The paper backed the Vietnam war and led the cheers for the WPPSS’ doomed nuclear projects, which ultimately cost ratepayers billions.  It played ball with Republican prosecutor and powerbroker Charles O. Carroll despite his links to corrupt cops. Often The Times‘ newsroom policy was to ignore the existence of Seattle’s vibrant gay communities until the late ’70s, when gay rights ballot measures forced the issue.

My week in the archives led me to one significant conclusion: I was in the wrong job.  If, in retrospect, our editorial stances were so frequently dead wrong, then why write them in the first place?  So I asked to go back to the newsroom – an unorthodox request that was granted without hesitation. 

Was The Times‘ lousy batting average any worse than other papers?   I suspect not.  If one were to spend a week in the NY Times archives, I doubt the experience would be much more encouraging.

Why all the bad calls? Wrong-headed editorials could sometimes be blamed on dogmatic publishers; witness 80 years of Republican election endorsements.  More frequently, they simply reflected centrist politics and conventional wisdoms – especially those of the middle-aged white guys who dominated newsrooms and editorial boards.

I loved newspapers and the people who worked for them.  But the people I worked with were no smarter, no more perceptive than anybody else.  The only difference is that reporters and editors are exposed to a broader range of people and perspectives than desk-bound editorial writers. Good reporters learn to listen to and appreciate a range of views.

Also, there were powerful economic incentives to take centrist views.  Newspapers depended on ads that were based on how many people bought your newspaper. Editorial views that strayed from the mainstream risked antagonizing readers and advertisers, which was bad for the bottom line.

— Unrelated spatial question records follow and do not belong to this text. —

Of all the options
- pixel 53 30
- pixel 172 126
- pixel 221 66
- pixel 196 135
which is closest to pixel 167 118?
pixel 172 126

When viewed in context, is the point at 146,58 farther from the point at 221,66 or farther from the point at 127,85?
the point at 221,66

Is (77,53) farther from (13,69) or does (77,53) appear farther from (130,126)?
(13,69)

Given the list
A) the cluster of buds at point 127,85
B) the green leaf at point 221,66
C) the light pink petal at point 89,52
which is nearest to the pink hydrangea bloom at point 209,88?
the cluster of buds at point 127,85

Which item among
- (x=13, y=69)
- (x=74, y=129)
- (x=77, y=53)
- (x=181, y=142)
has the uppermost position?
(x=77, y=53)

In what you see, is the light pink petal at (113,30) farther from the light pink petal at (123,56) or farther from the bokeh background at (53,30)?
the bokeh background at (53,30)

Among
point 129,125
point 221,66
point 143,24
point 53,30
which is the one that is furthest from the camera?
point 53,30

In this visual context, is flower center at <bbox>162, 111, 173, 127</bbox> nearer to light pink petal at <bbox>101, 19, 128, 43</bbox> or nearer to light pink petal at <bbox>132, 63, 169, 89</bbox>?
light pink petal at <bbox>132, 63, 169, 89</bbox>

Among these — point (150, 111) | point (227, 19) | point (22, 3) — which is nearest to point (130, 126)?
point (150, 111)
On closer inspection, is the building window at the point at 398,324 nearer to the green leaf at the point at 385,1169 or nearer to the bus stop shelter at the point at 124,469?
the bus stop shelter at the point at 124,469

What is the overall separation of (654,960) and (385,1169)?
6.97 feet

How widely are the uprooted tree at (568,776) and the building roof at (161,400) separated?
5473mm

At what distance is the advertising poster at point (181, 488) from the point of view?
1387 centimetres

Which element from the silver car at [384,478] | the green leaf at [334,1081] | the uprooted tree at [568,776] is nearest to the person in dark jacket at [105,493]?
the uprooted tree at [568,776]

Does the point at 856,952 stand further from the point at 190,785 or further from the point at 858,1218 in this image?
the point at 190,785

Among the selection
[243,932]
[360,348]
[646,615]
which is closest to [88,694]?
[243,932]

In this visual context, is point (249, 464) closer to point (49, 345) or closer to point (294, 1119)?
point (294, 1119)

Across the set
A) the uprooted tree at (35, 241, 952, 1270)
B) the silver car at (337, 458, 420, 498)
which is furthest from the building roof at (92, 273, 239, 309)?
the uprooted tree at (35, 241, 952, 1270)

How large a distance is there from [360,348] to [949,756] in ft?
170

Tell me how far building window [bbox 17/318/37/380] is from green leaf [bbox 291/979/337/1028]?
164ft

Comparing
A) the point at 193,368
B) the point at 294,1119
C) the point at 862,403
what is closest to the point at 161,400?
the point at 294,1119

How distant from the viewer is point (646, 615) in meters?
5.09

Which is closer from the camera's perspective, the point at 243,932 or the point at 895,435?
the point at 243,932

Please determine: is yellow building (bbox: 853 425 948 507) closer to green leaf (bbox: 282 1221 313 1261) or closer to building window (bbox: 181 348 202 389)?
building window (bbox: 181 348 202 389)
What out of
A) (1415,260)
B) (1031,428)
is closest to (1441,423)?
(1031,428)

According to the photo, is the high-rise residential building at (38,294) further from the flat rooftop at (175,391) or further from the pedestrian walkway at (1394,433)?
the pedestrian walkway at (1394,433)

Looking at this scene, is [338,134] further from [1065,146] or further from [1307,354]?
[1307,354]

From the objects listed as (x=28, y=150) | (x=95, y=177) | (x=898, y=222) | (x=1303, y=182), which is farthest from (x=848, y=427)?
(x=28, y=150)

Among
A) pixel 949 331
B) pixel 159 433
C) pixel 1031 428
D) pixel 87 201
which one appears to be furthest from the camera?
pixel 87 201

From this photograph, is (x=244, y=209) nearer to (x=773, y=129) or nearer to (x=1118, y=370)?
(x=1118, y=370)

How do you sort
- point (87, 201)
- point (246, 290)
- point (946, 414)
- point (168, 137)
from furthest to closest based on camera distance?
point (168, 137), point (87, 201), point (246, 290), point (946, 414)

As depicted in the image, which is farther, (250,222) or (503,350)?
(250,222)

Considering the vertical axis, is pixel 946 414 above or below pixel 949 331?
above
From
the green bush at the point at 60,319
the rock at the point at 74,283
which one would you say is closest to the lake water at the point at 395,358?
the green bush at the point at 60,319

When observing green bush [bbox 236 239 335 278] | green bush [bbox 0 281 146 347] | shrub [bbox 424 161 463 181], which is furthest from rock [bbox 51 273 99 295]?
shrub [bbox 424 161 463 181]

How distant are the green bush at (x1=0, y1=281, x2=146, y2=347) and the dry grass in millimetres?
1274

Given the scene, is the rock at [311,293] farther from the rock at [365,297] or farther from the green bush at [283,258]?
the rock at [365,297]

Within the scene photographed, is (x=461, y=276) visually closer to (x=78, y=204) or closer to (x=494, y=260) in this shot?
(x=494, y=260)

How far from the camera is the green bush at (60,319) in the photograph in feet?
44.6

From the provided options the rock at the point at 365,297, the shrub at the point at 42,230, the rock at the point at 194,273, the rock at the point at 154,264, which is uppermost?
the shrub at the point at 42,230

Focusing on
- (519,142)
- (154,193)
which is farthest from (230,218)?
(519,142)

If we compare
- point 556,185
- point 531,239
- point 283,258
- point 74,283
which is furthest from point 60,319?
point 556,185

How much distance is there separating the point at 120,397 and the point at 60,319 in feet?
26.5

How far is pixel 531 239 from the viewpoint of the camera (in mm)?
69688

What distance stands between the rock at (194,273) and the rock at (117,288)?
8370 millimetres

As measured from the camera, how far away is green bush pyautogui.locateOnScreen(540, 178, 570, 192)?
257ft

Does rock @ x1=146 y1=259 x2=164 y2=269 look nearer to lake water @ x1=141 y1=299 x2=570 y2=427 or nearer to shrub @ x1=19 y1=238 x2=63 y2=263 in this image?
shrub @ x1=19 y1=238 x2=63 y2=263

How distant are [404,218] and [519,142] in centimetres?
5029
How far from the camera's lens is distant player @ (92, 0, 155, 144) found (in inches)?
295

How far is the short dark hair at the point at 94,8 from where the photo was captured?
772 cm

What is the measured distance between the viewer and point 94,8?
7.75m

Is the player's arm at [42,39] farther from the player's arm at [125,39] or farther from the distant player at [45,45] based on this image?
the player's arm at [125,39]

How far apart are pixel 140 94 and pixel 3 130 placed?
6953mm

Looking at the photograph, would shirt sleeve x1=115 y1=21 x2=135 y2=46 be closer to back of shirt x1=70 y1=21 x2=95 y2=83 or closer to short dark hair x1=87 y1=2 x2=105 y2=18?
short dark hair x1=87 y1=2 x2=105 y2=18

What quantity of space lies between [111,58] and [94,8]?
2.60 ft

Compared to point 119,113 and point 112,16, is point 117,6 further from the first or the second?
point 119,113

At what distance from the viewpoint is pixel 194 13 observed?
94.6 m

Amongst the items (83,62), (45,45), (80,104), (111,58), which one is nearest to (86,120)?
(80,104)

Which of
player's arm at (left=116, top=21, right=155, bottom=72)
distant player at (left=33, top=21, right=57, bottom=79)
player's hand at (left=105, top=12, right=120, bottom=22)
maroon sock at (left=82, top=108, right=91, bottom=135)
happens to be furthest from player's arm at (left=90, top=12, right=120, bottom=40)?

Given all this, I salute The Times journalists who decided it’s never too late to correct for the mistakes of their forebears.   That extensive feature won’t sell newspapers.  It certainly won’t undo the horrible injustices incurred 80 years ago.  But the belated critique will educate a younger generation of readers and help scribes and readers to identify today’s social and political blind spots. I tip my hat.

Ross Anderson
Ross Andersonhttps://rainshadownorthwest.com/
Ross Anderson is a founding member of the Rainshadow Journal collective. He retired to Port Townsend after 30 years of journalism at the Seattle Times.

2 COMMENTS

  1. Editorial pages are usually more “conservative” than the regular news coverage. As such they serve as an alternative to the newsroom and also a way to mollify those folks attacked in the news section by patting them on the head in an editorial. Remember, too, that editorials are the result of consensus by the edit board, which explains why they are often mealy-mouthed.